Experience: Sighet Ghetto

Ann Eisenberg
“A city in Northern Transylvania, under Hungarian rule from 1940 to 1944. Sighet served as the capital of the Maramaros region. In 1941, 10,441 Jews lived in Sighet. They comprised 39.1% of the general population. In April 1944 the Sighet Ghetto was formed. The ghetto contained close to 13,000 Jews, including those brought in from the rural communities in the neighboring districts of Dragomiresti (Drágomérfalva), Ocna-Şugatag (Aknasugatag), and Vişeu de Sus (Felsövisó). The Sighet Ghetto was extremely crowded, with approximately twenty people in almost every room. The ghetto was guarded by the local police and fifty police officers brought in from Miskolc. The commander of the police, colonel Sárvári, was among those who tortured the Jews into confessing where they had hidden their valuables.

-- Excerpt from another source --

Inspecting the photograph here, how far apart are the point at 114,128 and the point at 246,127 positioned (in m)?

Internally, the ghetto was administrated by a Zsidó Tanács (Jewish Council), headed by Rabbi Samu Danzig.

“The Sighet Ghetto was liquidated between May 16 and 22, 1944, when the Jews were deported to Auschwitz in four transports. In 1947, Sighet still had 2,308 Jews, including some survivors and a considerable number of Jews who settled there from other parts of Romania. Sighet rejoined Romania after World War II.”

Yad Vashem. Shoah Resource Center. “SIGHET MARMAŢIEI.”
Accessed on 6/11/11.

“Elie Wiesel was born in Sighet Marmatiei, Transylvania.”
Yad Vashem. Shoah Resource Center. “Wiesel, Elie.”
Accessed on 6/11/11.

Sighet, Rumania, A ghetto street.

Yad Vashem. Photo Archives. 
Accessed on 6/11/11.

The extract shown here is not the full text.